### TRECHO DADO:

....

A Paixão segundo G.H. ganhou uma adaptação para o Cinema em 2020, dirigida por Luiz Fernando Carvalho e com Maria Fernanda Cândido no papel principal (Foto: Rocco)

Clarice Lispector – A Paixão segundo G.H. (175 páginas, Rocco)

Publicado em 1964, A Paixão segundo G.H. é um passeio pelo mais profundo íntimo do ser humano. Em seu apartamento no Rio de Janeiro, a protagonista, reconhecida apenas pelas duas iniciais, decide limpar o quarto da empregada, logo após demitir a mesma. O que parece ser uma tarefa banal como tirar pó do armário, desencadeia uma série de reflexões existencialistas e contestações sobre decisões passadas, ao ponto que, ao esmagar uma barata em meio ao processo, G.H. engata em um relato sobre a perda da sua individualidade. 

Conhecida por utilizar recursos como análise psicológica e monólogo interior, o presente livro é o mais puro suco que poderíamos ter da Literatura de Clarice Lispector, que ainda se encontra com o teor de obras de Virginia Woolf e até mesmo A Metamorfose, de Franz Kafka. Os capítulos não possuem marcações definidas, mas funcionam como sequências sistemáticas, em que cada um se inicia com a frase que encerrou o anterior. Esse aspecto cíclico também é notório no início e final do livro, em que a protagonista termina a narrativa chegando ao mesmo ponto que a desencadeou inicialmente, em um retrato perfeito do que é o complexo processo do pensar humano.

....

### DADOS DISPONÍVEIS:
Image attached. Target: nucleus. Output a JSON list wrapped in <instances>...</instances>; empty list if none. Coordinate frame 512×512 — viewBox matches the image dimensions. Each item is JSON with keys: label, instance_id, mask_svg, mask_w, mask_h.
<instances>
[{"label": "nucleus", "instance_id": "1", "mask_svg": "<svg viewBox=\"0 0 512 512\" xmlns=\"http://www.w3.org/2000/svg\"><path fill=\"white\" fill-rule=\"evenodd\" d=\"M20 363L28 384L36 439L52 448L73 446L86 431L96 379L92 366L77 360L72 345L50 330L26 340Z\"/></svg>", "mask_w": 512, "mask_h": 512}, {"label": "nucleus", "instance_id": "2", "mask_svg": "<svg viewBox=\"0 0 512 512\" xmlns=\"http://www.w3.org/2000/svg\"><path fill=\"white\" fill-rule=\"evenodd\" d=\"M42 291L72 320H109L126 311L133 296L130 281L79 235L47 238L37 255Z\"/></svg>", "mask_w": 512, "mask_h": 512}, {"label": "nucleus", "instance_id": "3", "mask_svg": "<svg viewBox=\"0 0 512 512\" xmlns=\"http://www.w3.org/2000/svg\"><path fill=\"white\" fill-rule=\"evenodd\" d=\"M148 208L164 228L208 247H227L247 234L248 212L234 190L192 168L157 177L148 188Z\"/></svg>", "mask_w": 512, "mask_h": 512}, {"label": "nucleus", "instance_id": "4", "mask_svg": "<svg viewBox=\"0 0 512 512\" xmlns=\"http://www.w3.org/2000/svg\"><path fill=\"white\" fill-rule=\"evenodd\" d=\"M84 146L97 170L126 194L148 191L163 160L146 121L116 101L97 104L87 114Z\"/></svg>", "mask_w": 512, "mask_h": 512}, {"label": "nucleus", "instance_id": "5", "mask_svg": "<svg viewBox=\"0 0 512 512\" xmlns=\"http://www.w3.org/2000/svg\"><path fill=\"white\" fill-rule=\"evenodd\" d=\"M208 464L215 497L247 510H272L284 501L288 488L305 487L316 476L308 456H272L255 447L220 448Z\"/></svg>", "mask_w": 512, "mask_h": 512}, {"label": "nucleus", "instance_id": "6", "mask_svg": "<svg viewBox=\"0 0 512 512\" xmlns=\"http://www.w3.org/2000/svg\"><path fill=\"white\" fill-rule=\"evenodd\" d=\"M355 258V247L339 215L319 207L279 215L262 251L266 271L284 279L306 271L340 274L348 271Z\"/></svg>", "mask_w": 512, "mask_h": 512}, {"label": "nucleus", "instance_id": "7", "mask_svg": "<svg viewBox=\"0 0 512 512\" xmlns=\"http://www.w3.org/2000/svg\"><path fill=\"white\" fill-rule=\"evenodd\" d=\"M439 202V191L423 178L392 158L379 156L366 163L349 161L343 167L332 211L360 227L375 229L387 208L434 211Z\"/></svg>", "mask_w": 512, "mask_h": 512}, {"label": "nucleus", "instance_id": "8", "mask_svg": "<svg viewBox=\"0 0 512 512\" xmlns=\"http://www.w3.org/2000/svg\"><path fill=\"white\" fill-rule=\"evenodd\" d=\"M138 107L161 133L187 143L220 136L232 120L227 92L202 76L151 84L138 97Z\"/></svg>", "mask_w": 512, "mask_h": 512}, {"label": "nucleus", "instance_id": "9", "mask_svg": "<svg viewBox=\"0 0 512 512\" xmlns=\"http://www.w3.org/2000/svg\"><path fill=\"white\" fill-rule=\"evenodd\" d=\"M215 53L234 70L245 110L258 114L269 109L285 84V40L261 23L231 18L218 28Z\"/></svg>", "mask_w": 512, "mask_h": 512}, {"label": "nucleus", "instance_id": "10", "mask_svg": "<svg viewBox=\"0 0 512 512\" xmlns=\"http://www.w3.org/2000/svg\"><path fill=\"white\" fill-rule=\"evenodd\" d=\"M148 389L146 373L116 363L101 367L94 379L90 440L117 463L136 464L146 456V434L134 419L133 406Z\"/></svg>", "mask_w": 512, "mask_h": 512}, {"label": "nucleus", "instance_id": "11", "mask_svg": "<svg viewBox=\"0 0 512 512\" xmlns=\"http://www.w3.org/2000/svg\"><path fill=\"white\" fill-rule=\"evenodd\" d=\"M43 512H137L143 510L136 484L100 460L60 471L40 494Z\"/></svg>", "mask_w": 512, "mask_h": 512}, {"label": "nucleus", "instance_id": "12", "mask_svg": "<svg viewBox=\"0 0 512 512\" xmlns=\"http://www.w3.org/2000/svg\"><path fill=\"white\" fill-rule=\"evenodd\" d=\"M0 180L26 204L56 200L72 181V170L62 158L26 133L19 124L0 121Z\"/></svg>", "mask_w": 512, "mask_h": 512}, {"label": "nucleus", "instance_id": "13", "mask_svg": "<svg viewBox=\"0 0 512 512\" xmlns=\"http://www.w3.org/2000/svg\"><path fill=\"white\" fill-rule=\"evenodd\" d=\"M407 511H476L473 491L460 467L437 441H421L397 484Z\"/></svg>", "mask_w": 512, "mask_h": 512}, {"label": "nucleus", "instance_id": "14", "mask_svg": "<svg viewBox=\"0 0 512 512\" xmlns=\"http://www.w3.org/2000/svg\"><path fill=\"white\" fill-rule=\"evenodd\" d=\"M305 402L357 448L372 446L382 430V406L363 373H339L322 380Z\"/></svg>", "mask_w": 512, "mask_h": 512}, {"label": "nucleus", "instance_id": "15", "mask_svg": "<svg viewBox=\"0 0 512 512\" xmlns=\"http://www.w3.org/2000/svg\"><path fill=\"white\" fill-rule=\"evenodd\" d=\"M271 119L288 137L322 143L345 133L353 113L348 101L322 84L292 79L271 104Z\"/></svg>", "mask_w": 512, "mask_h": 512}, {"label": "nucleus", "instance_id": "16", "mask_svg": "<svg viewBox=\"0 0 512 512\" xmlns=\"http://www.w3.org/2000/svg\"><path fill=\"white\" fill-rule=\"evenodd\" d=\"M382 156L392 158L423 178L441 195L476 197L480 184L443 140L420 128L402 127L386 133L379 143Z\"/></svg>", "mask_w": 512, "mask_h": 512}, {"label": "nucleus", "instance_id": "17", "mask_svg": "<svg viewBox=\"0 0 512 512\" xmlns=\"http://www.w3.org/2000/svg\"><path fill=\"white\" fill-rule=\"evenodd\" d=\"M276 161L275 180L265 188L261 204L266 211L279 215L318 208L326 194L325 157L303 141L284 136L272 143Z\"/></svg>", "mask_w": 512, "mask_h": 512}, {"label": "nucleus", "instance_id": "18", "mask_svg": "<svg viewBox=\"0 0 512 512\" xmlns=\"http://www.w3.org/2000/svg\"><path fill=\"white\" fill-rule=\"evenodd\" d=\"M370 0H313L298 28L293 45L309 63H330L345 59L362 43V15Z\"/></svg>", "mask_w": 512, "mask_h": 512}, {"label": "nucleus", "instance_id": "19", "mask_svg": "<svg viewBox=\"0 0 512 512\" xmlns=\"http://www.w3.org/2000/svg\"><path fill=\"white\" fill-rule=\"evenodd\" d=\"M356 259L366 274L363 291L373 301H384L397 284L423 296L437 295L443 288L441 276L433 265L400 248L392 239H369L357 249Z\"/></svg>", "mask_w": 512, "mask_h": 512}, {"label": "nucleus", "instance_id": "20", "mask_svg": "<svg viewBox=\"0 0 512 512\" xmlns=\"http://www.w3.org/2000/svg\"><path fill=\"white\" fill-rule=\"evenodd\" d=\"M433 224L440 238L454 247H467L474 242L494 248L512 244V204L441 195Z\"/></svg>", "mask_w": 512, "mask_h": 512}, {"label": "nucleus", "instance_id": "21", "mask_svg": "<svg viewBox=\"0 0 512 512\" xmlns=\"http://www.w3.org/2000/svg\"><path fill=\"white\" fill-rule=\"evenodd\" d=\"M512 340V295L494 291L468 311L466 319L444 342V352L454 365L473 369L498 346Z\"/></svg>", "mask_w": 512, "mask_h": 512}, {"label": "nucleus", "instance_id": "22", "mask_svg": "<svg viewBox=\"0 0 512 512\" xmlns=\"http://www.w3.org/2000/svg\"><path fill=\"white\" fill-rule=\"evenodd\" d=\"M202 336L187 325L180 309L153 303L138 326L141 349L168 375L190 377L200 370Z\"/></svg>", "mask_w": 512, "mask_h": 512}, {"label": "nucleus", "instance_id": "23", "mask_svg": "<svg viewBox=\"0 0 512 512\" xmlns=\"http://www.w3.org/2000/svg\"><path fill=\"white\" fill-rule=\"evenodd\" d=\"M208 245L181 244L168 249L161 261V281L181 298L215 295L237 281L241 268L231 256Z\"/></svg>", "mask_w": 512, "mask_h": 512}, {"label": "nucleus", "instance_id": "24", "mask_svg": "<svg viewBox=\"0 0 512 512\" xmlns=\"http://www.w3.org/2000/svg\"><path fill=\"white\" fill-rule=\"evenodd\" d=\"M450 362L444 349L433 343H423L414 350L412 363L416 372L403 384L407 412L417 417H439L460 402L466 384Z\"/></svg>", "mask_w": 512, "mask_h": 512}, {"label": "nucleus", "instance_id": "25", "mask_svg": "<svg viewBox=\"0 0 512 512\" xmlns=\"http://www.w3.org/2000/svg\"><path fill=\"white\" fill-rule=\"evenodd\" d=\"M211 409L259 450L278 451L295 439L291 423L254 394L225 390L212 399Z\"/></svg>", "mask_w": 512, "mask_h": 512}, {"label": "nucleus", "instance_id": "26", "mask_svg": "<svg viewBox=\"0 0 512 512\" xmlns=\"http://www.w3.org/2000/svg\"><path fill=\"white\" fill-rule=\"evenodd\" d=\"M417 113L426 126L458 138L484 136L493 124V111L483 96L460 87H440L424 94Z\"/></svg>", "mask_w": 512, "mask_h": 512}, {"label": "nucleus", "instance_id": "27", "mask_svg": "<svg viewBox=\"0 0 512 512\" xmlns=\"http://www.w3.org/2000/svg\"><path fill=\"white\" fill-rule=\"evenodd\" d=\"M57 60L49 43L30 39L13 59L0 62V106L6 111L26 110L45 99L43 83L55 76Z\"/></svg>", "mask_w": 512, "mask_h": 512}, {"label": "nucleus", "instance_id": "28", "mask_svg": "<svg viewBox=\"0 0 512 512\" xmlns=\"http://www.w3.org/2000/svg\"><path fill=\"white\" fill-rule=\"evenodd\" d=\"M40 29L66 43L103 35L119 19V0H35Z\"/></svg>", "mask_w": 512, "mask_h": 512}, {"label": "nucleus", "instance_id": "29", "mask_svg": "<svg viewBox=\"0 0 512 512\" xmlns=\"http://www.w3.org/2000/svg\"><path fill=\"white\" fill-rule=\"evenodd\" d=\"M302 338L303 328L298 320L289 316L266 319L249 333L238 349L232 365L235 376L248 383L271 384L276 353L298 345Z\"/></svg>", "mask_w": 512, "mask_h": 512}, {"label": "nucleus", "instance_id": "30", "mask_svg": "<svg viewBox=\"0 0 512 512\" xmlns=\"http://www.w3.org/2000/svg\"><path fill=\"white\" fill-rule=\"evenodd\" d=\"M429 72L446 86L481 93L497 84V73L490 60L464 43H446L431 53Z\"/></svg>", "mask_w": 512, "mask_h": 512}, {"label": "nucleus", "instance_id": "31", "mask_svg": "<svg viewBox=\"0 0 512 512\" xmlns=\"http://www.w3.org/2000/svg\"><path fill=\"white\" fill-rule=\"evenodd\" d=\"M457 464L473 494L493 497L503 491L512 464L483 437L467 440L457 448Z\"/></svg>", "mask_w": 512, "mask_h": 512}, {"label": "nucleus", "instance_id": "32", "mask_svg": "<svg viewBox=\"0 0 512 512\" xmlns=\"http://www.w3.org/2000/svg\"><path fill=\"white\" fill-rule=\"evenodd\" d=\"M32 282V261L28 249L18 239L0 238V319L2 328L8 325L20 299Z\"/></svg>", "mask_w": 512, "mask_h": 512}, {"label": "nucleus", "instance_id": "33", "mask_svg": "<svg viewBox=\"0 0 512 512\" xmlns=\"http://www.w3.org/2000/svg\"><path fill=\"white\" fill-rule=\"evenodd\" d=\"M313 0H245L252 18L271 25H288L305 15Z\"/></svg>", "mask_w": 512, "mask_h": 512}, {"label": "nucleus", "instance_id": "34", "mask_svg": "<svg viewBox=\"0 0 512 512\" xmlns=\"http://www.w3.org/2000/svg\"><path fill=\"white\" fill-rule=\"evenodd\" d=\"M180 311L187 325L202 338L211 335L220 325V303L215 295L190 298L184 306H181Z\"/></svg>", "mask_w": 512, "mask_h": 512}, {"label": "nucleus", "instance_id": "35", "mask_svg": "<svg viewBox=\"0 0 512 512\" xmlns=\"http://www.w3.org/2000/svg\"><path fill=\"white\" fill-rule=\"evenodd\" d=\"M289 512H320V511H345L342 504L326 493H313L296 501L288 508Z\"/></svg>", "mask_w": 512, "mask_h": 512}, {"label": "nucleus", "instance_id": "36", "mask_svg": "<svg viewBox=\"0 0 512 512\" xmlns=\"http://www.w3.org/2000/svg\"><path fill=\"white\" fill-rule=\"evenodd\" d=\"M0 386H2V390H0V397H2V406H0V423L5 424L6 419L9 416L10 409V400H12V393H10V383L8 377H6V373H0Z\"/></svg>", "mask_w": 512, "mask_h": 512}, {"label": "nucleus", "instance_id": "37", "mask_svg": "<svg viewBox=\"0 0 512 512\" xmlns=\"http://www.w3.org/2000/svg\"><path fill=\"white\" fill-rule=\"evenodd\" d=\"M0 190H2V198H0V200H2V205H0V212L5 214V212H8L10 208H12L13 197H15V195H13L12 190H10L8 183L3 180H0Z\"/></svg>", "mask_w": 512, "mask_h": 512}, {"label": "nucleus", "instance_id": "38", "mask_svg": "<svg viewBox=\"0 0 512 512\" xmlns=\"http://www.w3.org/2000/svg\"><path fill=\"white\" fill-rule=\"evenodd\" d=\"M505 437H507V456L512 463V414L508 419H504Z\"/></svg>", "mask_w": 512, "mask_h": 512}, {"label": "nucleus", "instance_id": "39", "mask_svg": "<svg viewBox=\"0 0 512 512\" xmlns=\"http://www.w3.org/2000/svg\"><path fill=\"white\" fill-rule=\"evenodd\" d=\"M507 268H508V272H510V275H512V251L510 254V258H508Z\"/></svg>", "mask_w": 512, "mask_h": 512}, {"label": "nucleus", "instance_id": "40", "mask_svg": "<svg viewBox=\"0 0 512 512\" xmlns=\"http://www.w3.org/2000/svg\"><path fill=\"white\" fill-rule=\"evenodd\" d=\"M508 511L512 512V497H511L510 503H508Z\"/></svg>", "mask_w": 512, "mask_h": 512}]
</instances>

....

### OBJETIVO 1:
No trecho sobre A Paixão segundo G.H., o que a protagonista decide fazer logo depois de demitir a empregada?
### OBJETIVO 2:
Escreva a continuação do trecho sobre A Paixão segundo G.H., começando logo depois da última frase.

### RESPOSTA 1:
Ela decide limpar o quarto da empregada.

### RESPOSTA 2:
Apesar de lançada no século passado, a obra de Clarice também dialoga com produções do presente, como, por exemplo, a série Fleabag, que tem uma protagonista que enfrenta dilemas e conflitos internos na mesma proporção e, coincidentemente, também não tem seu nome revelado para o público. Por mais que, às vezes, seja um pouco repetitiva ou até mesmo de difícil compreensão em certas passagens, é impossível não se encontrar com pelo menos um trecho de A Paixão segundo G.H.. Com grandes sacadas de gênia da autora, pensamentos até então nunca questionados são transpostos em simples palavras ou frases, que encontram-se poeticamente e se tornam tudo que precisávamos ler, mas ainda não sabíamos. “Todo momento de achar é um perder-se a si próprio”.

Dicas do Mês

Capa do livro Desonra, de J.M. Coetzee. Na imagem, vemos diversas linhas em cor vermelha e verde, assemelhando-se a um labirinto. Ao centro, há uma faixa de cor verde. Dentro dessa faixa, na extremidade direita, está escrito J.M. Coetzee, em fonte de cor branca. Abaixo, também em fonte de cor branca, está escrito Desonra. Ainda dentro dessa faixa, na parte inferior esquerda, está escrito Prêmio Nobel Companhia das Letras, em fonte de cor branca. Há uma coroa de louros de cor branca desenhada entre as palavras Prêmio e Nobel.
Lançado em 1999, Desonra foi a obra citada para a vitória de J.M. Coetzee no Nobel de Literatura de 2003 (Foto: Companhia das Letras)

J.M. Coetzee – Desonra (248 páginas, Companhia das Letras)

Desonra foi publicado em 1999, e é considerado o grande clássico de J.M. Coetzee, escritor sul-africano que recebeu o Nobel de Literatura em 2003. A obra foi tão impactante que fez o autor levar o prêmio Man Booker pela segunda vez — ele já havia recebido em 1983, pelo livro Vida e Época de Michael K —, sendo o único a ter recebido duas vezes a honraria. O título original é Disgrace, porém o tradutor José Rubens Siqueira optou por um caminho mais amplo e, talvez, mais poético. Mas, afinal, do que se trata o livro? No mais puro sentido, trata-se de um homem que cai em desgraça.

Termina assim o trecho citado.